Did Malcolm Gladwell miss the real story on teaching?
Yes, I know it’s easy to pick on Malcolm Gladwell. But so be it. In his 2008 article on teaching and quarterbacking, Gladwell got a lot of mileage out of the idea that “no one knows what a person with the potential to be a great teacher looks like.”
Maybe Gladwell was throwing us a red herring. Predicting who will be a good teacher matters less if the skills of good teachers can be imparted to the average or below average teachers. An article in the New York Times magazine tells the story of Doug Lemov, a consultant and former teacher who set out to catalogue behaviors of effective teachers and break them down into steps other teachers can follow.
All Lemov’s techniques depend on his close reading of the students’ point of view, which he is constantly imagining. In Boston, he declared himself on a personal quest to eliminate the saying of “shh” in classrooms, citing what he called “the fundamental ambiguity of ‘shh.’ Are you asking the kids not to talk, or are you asking kids to talk more quietly?” A teacher’s control, he said repeatedly, should be “an exercise in purpose, not in power.” So there is Warm/Strict, technique No. 45, in which a correction comes with a smile and an explanation for its cause — “Sweetheart, we don’t do that in this classroom because it keeps us from making the most of our learning time.”

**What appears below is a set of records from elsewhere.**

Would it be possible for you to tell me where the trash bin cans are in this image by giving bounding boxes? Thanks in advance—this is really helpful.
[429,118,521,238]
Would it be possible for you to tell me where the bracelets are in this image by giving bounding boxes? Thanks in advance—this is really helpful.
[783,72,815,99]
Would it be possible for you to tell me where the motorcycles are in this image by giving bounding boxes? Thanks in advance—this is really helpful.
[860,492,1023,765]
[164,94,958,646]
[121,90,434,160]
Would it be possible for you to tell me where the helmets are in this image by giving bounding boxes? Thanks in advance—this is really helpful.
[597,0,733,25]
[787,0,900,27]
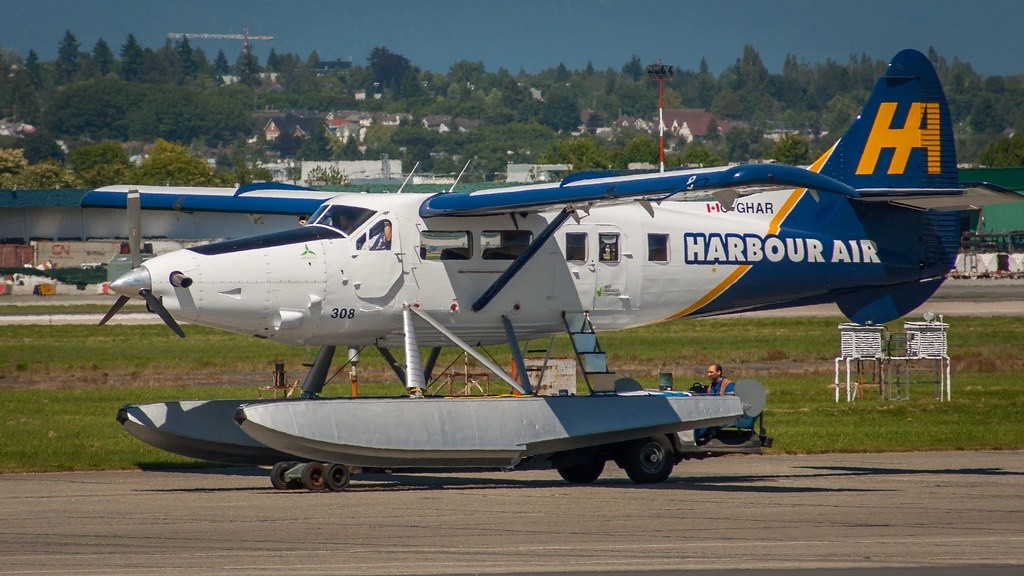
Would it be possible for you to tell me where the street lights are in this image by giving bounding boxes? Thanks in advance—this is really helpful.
[645,57,673,171]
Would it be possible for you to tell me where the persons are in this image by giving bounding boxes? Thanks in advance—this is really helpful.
[362,220,391,250]
[339,214,364,243]
[694,364,734,436]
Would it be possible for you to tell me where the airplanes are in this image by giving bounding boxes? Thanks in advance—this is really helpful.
[76,48,981,488]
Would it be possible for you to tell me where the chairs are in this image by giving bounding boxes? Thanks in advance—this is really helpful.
[418,246,585,260]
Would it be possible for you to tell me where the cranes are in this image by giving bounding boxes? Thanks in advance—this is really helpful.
[167,26,276,54]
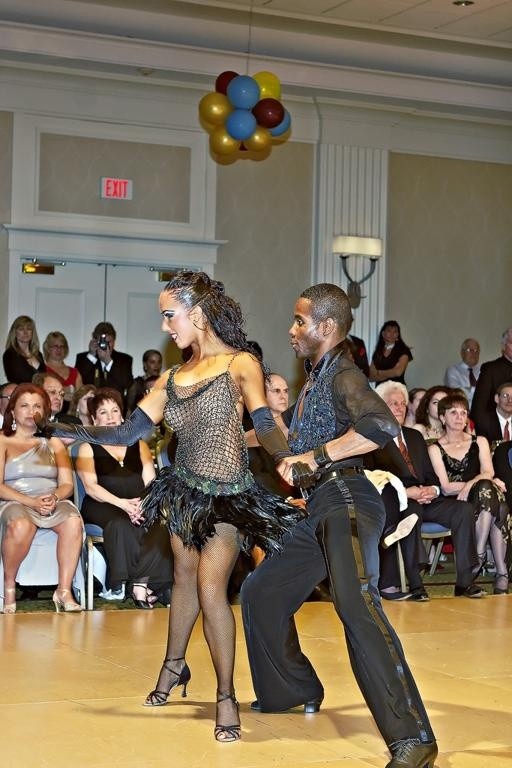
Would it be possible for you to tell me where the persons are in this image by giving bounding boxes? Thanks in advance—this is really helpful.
[0,316,173,616]
[33,266,318,742]
[360,319,512,602]
[238,281,440,766]
[239,374,307,510]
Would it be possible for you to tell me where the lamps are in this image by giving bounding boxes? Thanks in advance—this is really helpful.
[329,232,385,309]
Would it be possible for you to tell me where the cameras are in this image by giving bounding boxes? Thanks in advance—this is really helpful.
[97,334,110,351]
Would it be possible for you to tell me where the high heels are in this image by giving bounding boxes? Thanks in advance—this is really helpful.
[144,657,191,707]
[2,588,17,614]
[494,570,509,595]
[53,588,82,612]
[120,581,151,609]
[214,689,241,743]
[472,551,487,581]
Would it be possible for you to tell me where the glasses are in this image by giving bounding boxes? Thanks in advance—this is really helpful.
[465,348,478,352]
[503,393,508,399]
[47,389,65,397]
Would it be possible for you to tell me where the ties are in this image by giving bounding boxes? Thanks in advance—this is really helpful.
[398,434,414,478]
[469,368,476,386]
[504,422,509,441]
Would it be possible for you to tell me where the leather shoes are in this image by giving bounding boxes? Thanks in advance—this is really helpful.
[385,738,438,768]
[380,513,420,550]
[250,688,324,712]
[379,584,487,600]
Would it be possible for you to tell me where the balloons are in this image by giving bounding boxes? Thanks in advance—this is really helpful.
[194,65,297,167]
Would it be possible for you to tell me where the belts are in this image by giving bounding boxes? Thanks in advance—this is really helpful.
[315,466,365,488]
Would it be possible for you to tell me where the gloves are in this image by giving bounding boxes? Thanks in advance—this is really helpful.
[33,405,154,446]
[249,407,320,489]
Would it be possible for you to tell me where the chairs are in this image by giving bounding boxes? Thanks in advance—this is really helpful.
[1,436,81,612]
[71,442,109,616]
[419,516,455,578]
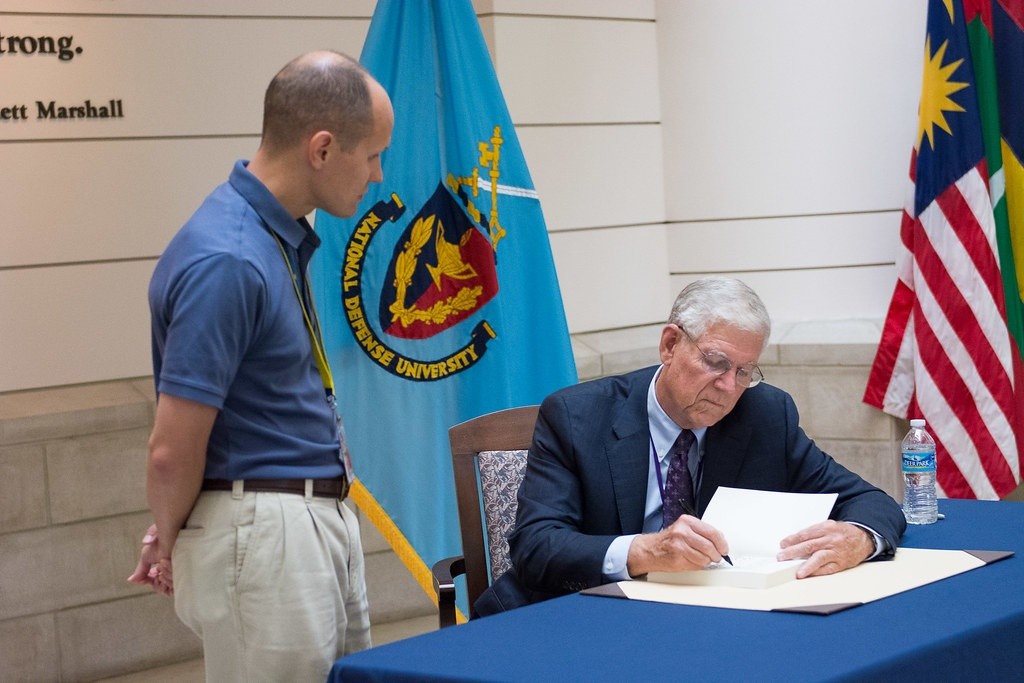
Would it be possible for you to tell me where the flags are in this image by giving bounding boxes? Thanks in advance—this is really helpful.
[860,0,1023,501]
[308,0,579,624]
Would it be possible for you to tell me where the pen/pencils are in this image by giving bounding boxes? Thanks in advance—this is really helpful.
[678,498,732,565]
[905,514,945,520]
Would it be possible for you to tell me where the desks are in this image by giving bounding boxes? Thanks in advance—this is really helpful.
[326,500,1024,683]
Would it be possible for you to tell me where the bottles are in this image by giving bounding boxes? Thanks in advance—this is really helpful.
[900,419,939,525]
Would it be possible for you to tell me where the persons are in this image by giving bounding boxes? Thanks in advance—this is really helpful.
[464,276,907,624]
[125,50,396,683]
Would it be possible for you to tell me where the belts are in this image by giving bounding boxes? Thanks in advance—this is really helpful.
[201,475,351,502]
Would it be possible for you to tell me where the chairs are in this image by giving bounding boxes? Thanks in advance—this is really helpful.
[432,404,542,627]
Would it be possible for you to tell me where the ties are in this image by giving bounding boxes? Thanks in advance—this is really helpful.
[663,429,698,531]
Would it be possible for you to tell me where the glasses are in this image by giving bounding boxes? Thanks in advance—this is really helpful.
[678,324,764,389]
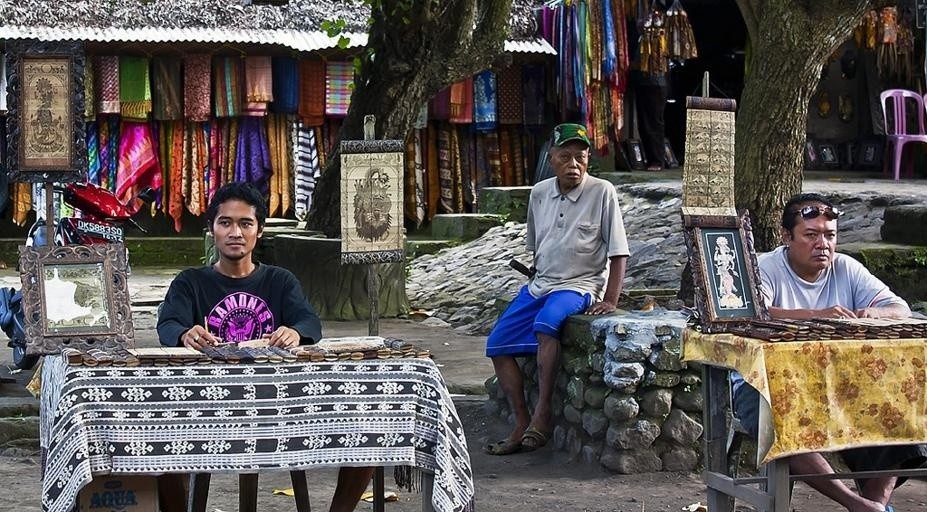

The J-Factor, No. 46, is a list of ways to inject a classroom with joy, from giving students nicknames to handing out vocabulary words in sealed envelopes to build suspense. In Cold Call, No. 22, stolen from Harvard Business School, which Lemov attended, the students don’t raise their hands — the teacher picks the one who will answer the question. Lemov’s favorite variety has the teacher ask the question first, and then say the student’s name, forcing every single student to do the work of figuring out an answer.
When boiled down in this way, suddenly good teachers — the outliers — are not miracle workers. They have skills other teachers can learn.